While UNRWA claims that its crews suffer from difficult conditions and are unable to provide for all the needs of refugees in the Gaza Strip, particularly those displaced in refugee schools, the Hamas government’s government press office accuses the United Nations organization of shirking its various responsibilities and closing health services. clinics he supervises. .
Painkillers instead of a doctor
Asharq Al-Awsat has monitored many patients who resort to painkillers in cases requiring a visit to the doctor, but this has become something of a luxury in Gaza. Citizens said that amidst all this death, they no longer worry about their ordinary illnesses, such as infections, fever, flu and asthma, and will not risk going to crowded hospitals. But dialysis patients, cancer patients and other seriously ill patients cannot wait.
The Ministry of Health announced that the Turkish Friendship Hospital, the only hospital for cancer patients in the Gaza Strip, was damaged after being targeted by the Israeli army. Dr. Sobhi Skaik, director general of the hospital, said on Facebook: “A state of panic has gripped cancer patients and medical staff following the demolition of Turkey’s only Friendship Hospital for cancer patients in the Strip. Gaza and the infliction of serious damage to it, due to the fact that its surroundings have been repeatedly targeted.”
He added: “The occupation has not only increased the suffering and pain of cancer and deprived them of medicines and travel for treatment abroad, but has now endangered their lives by targeting the surroundings of ‘hospital”.
Prior to this, Israel had bombed the Baptist hospital in Gaza, killing 500 people, and had also bombed nearby other hospitals, requiring their complete evacuation.
Health Minister Mai Kayla said hospitals could not be evacuated, as they were filled with the sick and injured, as well as thousands of displaced people who had found safe refuge in hospital courtyards. In addition to treating thousands of injured people, kidney diseases and tumors, there are departments that cannot close their doors. Like the maternity and pediatric wards and the intensive care rooms.

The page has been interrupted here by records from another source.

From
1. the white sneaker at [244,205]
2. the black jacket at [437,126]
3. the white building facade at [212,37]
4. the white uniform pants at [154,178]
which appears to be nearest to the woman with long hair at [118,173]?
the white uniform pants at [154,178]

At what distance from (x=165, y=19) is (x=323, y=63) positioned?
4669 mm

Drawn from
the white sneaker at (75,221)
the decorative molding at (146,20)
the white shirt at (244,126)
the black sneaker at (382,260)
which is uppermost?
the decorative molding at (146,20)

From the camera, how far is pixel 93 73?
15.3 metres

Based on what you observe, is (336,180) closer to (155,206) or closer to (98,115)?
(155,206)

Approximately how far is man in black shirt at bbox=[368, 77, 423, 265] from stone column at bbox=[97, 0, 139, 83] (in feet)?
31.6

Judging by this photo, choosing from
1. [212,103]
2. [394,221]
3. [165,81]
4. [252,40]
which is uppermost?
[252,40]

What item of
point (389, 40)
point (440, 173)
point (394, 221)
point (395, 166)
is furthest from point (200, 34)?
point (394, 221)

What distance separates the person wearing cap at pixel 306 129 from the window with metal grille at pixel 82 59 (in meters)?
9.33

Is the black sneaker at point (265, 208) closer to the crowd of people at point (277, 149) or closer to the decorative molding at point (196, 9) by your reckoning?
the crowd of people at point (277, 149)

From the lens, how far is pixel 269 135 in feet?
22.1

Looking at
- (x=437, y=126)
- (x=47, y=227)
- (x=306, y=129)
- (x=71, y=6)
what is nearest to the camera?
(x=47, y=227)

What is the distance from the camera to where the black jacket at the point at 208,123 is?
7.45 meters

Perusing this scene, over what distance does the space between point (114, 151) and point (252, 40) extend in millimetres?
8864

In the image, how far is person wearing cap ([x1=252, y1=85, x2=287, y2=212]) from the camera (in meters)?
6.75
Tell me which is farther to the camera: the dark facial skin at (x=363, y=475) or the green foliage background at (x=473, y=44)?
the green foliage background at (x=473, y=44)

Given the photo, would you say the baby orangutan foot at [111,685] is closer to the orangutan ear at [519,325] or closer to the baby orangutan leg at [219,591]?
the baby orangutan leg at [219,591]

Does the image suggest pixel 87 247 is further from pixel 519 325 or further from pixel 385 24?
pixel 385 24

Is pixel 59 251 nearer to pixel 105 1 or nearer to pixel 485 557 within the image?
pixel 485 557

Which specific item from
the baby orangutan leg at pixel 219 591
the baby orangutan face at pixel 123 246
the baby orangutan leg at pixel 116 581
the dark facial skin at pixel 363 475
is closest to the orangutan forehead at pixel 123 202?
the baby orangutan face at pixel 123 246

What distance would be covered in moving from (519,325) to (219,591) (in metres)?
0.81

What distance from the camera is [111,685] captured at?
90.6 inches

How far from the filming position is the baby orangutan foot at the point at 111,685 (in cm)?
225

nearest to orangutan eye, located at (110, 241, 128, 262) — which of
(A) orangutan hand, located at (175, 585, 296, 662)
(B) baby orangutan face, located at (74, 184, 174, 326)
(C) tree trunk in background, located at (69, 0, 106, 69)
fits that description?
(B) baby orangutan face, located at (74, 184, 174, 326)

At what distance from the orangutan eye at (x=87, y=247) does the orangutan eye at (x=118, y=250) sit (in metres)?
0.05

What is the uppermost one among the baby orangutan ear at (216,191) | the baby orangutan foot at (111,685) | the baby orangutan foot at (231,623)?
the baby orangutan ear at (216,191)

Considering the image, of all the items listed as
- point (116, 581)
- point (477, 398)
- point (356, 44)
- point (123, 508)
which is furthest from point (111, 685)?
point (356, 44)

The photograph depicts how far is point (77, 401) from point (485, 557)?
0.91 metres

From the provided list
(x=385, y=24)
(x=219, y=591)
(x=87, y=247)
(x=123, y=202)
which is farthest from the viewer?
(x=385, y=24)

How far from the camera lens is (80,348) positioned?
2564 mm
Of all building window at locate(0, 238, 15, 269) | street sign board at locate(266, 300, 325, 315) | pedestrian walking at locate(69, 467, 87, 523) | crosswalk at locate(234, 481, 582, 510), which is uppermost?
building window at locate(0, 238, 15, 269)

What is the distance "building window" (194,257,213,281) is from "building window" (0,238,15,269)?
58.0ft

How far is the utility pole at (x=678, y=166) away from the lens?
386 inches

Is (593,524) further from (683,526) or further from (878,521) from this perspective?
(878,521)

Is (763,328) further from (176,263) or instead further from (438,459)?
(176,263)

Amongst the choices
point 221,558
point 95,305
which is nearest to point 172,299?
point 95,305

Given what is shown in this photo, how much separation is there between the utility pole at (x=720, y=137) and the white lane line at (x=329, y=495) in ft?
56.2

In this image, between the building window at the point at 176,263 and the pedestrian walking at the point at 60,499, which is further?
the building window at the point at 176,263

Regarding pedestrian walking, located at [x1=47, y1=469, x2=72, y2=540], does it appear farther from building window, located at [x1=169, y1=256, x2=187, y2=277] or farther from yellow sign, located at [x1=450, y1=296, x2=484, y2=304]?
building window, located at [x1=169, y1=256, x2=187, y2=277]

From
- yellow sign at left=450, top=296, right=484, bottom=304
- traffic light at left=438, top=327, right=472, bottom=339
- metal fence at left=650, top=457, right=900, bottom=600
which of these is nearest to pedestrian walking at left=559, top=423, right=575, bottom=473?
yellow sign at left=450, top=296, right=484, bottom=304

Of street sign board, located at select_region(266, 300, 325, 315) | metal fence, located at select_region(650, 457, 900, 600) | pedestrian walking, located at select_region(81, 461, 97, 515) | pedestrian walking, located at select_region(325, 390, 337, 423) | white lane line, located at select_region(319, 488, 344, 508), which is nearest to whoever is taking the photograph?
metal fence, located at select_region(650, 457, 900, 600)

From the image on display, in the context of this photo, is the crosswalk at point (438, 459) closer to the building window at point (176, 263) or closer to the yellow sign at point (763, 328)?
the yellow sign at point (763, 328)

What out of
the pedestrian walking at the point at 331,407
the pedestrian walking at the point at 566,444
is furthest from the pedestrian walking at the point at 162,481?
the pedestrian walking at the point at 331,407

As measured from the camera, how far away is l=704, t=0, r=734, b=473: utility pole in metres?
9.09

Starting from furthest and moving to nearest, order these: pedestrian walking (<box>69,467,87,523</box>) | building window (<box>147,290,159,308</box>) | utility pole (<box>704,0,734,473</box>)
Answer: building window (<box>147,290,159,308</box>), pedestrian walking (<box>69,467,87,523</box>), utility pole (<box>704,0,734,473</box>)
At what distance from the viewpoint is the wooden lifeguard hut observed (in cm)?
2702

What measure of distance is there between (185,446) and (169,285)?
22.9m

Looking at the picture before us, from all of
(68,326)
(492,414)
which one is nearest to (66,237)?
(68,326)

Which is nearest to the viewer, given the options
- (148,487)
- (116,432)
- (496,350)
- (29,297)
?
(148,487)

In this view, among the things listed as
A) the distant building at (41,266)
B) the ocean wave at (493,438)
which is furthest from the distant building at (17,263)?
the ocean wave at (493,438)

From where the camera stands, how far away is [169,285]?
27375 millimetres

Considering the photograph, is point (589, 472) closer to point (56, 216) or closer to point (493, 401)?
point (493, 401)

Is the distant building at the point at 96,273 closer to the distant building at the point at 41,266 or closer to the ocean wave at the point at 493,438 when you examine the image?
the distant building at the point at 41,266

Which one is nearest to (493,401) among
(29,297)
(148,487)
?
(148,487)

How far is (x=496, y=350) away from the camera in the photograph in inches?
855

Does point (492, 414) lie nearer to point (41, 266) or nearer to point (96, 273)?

The Public Relations Department of Gaza’s Health Ministry said that hundreds of cases, some of which were incurable, had been treated since the start of the war. Ashraf Al-Qudra, spokesperson for the Ministry of Health, confirmed to Asharq Al-Awsat that hospitals still able to operate are providing necessary and urgent services to patients despite facing thousands of injuries every day and despite acute conditions and severe shortages in the availability of medical supplies.
He added: “There are hundreds of patients at risk of death, including dialysis patients, newborns and those on care wards. We cannot stop and we cannot evacuate the hospitals.” Hospitals in the Gaza Strip have started monitoring outbreak cases in primary care centers, due to the lack of water and healthy food and the destruction of health and medical infrastructure in the Gaza Strip.